Used orally as replacement or supplemental therapy in congenital or acquired hypothyroidism of any etiology, except transient hypothyroidism during the recovery phase of subacute thyroiditis. Specific indications include subclinical hypothyroidism and primary (thyroidal), secondary (pituitary), and tertiary (hypothalamic) hypothyroidism.

Considered drug of choice for the treatment of congenital hypothyroidism (cretinism).

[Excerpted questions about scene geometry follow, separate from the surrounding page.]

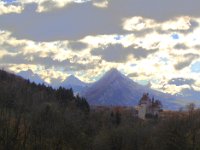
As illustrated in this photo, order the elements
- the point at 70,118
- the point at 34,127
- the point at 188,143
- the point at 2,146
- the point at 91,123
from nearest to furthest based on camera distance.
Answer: the point at 2,146
the point at 188,143
the point at 34,127
the point at 70,118
the point at 91,123

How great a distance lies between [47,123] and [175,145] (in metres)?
44.6

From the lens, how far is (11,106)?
633 feet

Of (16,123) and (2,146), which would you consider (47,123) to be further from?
(2,146)

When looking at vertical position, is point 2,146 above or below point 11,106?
below

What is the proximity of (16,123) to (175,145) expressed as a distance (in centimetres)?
4912

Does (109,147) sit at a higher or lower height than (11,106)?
lower

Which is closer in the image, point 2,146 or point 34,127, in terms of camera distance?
point 2,146

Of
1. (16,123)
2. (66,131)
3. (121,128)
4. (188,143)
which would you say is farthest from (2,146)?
(188,143)

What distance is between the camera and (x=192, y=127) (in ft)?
509

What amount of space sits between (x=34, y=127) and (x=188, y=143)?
161 ft

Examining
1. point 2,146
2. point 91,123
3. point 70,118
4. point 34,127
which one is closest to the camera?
point 2,146

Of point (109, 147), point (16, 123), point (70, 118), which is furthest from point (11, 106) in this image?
point (109, 147)

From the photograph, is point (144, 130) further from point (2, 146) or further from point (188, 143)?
point (2, 146)

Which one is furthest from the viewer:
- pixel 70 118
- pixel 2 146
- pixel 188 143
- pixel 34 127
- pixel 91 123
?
pixel 91 123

Used IV for treatment of myxedema coma or other conditions when rapid thyroid replacement is required.

Pituitary TSH Suppression

Treatment or prevention of various types of euthyroid goiters, including thyroid nodules, subacute or chronic lymphocytic thyroiditis (Hashimoto’s thyroiditis), and multinodular goiter.

Adjunct to surgery and radioiodine therapy in the management of thyrotropin-dependent well-differentiated thyroid cancer.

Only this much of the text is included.